To diagnose an ectopic pregnancy, a doctor will perform blood tests and a transvaginal ultrasound. He or she will also observe a woman’s symptoms. An important blood test to monitor is the level of hCG (human chorionic gonadotropin, an important pregnancy hormone) in the woman’s body. If the levels of hCG are lower than normal, this could indicate an ectopic pregnancy.
Transvaginal ultrasound is performed to locate where the ectopic pregnancy is implanted within a woman’s abdominal cavity or reproductive tract. There is a small chance that the ectopic pregnancy is too small to detect on ultrasound, and if so your provider may want a few weeks to perform this test until the pregnancy is slightly more progressed.

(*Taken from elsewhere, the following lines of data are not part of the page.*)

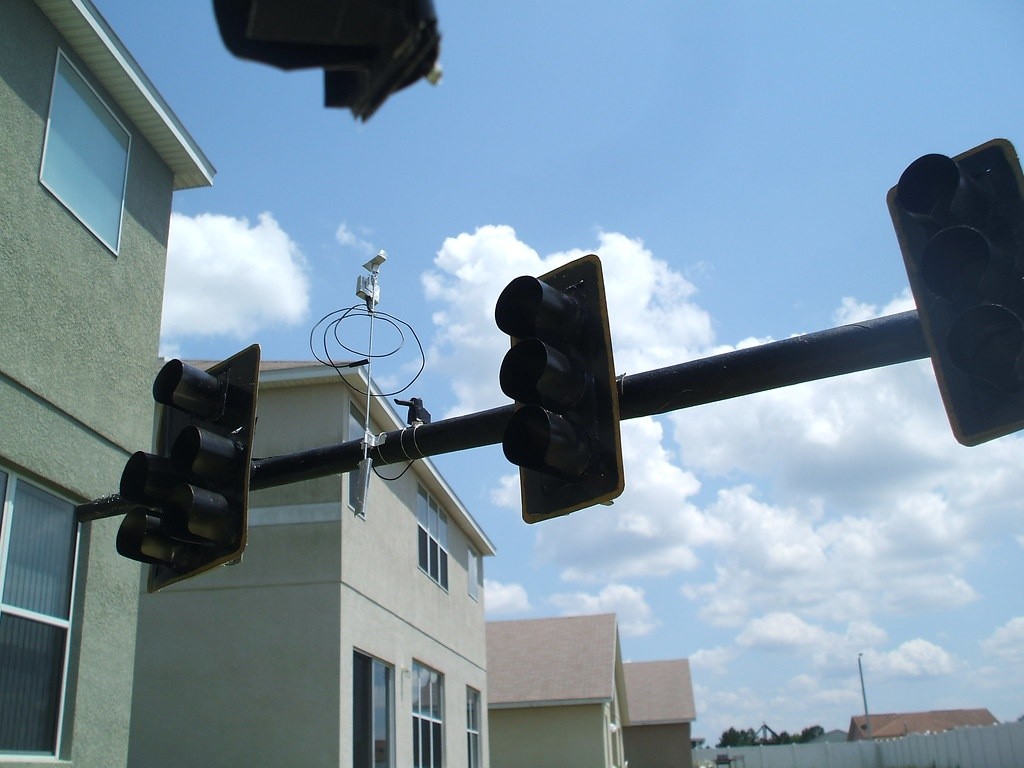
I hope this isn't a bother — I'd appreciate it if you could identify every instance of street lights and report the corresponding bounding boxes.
[858,653,872,740]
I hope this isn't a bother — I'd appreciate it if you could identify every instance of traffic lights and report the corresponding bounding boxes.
[495,254,625,524]
[886,138,1024,448]
[116,342,261,594]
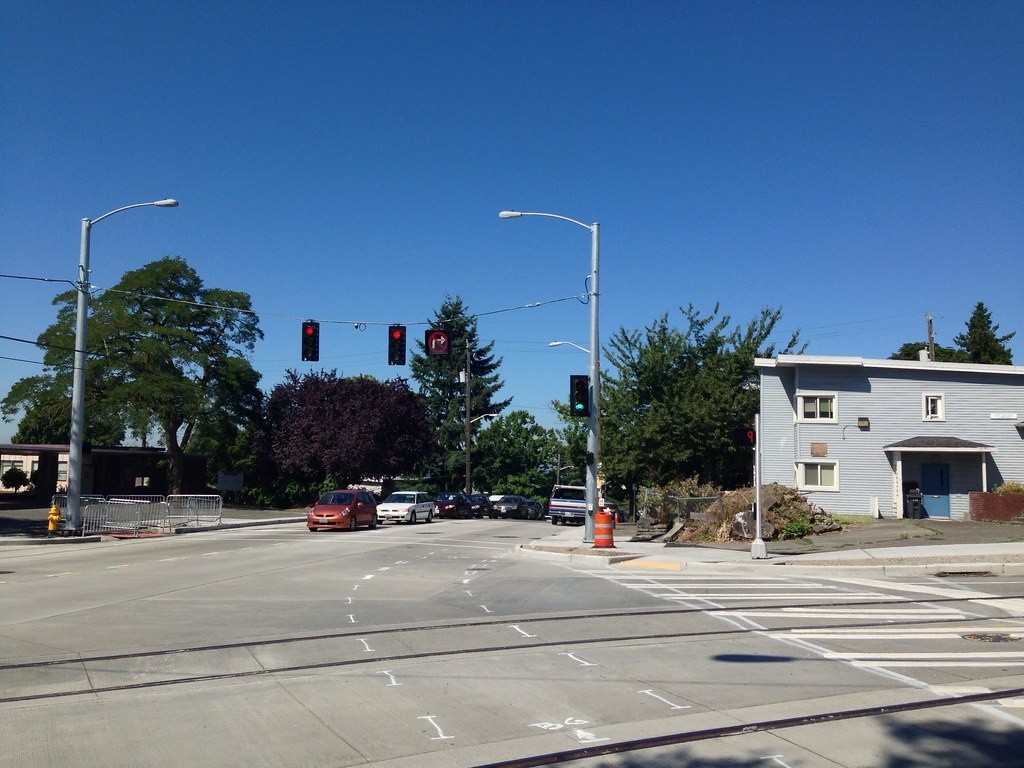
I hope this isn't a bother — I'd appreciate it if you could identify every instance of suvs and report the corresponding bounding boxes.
[548,484,641,526]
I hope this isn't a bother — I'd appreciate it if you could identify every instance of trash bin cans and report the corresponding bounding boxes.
[905,494,922,519]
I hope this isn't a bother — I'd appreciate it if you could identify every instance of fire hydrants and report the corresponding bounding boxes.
[47,504,62,538]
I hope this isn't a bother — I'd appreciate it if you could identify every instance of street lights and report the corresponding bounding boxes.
[557,465,575,485]
[465,412,499,495]
[60,197,180,537]
[498,209,599,542]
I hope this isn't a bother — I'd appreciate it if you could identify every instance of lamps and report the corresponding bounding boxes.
[858,416,871,429]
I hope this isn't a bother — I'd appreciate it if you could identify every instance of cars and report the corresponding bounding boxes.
[432,491,471,519]
[306,489,378,533]
[377,490,435,525]
[465,494,494,519]
[488,493,546,520]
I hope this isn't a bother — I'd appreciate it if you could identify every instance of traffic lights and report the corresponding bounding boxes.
[301,322,319,362]
[388,325,406,366]
[570,375,589,417]
[738,429,757,449]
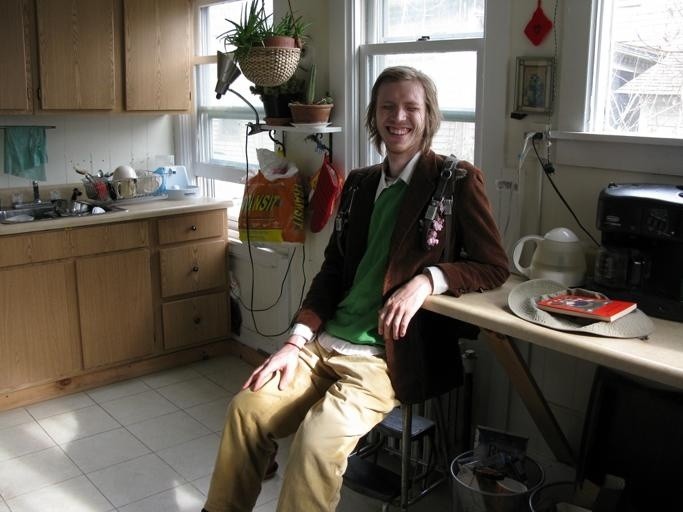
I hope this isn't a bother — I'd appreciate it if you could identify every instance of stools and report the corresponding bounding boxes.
[343,366,458,512]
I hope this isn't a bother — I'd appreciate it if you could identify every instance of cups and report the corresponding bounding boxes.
[116,180,136,199]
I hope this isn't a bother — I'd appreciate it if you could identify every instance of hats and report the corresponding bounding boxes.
[506,280,654,338]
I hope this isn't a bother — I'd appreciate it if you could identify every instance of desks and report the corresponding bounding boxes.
[400,264,682,512]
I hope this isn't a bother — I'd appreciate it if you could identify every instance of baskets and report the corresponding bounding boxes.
[234,48,301,87]
[81,172,171,206]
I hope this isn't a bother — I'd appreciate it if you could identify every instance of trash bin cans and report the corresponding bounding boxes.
[529,480,618,512]
[450,447,545,512]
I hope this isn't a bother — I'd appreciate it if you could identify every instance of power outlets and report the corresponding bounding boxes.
[528,123,550,160]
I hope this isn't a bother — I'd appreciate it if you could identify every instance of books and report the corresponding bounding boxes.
[537,294,638,323]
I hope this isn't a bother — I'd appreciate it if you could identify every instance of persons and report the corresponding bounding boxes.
[199,65,510,512]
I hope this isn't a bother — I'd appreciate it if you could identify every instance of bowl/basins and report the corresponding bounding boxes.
[166,184,200,201]
[53,199,94,217]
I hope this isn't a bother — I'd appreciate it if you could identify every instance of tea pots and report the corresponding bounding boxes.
[508,225,589,290]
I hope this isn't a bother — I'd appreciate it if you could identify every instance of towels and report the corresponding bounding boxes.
[4,126,47,183]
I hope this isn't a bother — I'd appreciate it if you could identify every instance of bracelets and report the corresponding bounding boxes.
[285,342,302,350]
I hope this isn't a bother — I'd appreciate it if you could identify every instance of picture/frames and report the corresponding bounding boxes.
[513,55,554,113]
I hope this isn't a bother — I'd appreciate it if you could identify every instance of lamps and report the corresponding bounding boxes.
[215,50,263,135]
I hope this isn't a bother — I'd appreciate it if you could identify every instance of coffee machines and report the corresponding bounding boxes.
[585,175,683,322]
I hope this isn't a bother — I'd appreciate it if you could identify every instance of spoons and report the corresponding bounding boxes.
[96,170,104,177]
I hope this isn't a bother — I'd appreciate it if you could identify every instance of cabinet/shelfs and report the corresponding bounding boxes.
[0,0,193,116]
[157,209,231,374]
[0,218,157,413]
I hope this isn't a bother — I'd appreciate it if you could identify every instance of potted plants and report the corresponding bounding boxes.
[216,0,313,88]
[249,79,304,117]
[287,63,334,124]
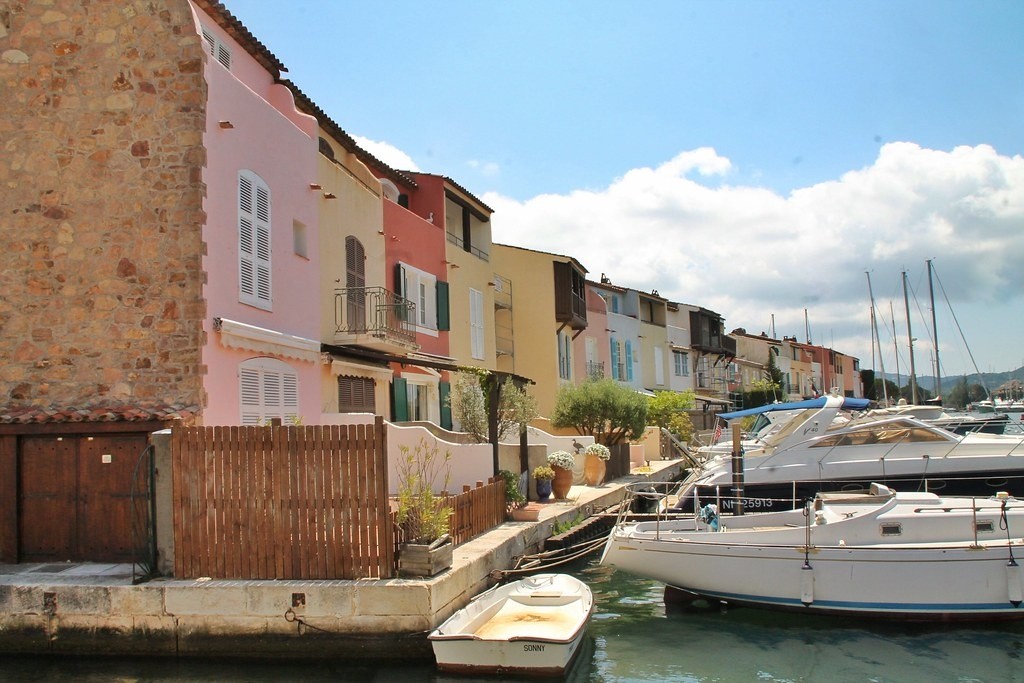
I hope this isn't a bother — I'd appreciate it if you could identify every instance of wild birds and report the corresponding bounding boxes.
[572,439,585,452]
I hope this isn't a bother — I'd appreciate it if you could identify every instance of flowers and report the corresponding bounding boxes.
[584,442,611,461]
[547,449,576,472]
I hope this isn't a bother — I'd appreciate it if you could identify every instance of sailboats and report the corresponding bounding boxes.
[696,259,1009,461]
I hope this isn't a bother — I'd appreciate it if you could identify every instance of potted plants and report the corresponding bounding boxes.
[394,436,453,576]
[532,466,555,500]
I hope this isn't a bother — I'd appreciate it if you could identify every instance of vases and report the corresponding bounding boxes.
[585,454,606,486]
[513,509,540,522]
[551,465,574,501]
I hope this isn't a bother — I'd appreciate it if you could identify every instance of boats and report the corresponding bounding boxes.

Ectopic pregnancies can be treated with medication, surgery, or (less commonly) expectant waiting if a miscarriage is likely. Medication therapy is used in approximately one-third of the cases, and is more effective if the pregnancy is detected early-on. Surgical therapy is used in roughly two-thirds of cases, especially if the ectopic pregnancy is further along or there is concerns of rupture. The earlier the treatment, the better, because untreated ectopic pregnancies can have serious health risks.
Many women who have ectopic pregnancies go on to have completely normal pregnancies in the future. However, it is important to know that women with a history of ectopic pregnancy are at higher risk of recurrence in future pregnancies. When it comes to ectopic pregnancy, early diagnosis and treatment are the keys to getting back into good health.
- Josie L. Tenore. “Ectopic pregnancy.” American Family Physician. 61(4):1080-1088. Feb 2000. Web.
- Mayo Clinic Staff. “Ectopic Pregnancy.” MayoClinic. Mayo Foundation for Medical Education and Research, Jan 20 2015. Web.
- “Ectopic Pregnancy.” ACOG. FAQ155 from American College of Obstetricians and Gynecologists, Aug 2011. Web.
- Togas Tulandi. “Ectopic pregnancy: Choosing a treatment and methotrexate therapy.” UptoDate. Up to Date Inc., Apr 13 2016. Web.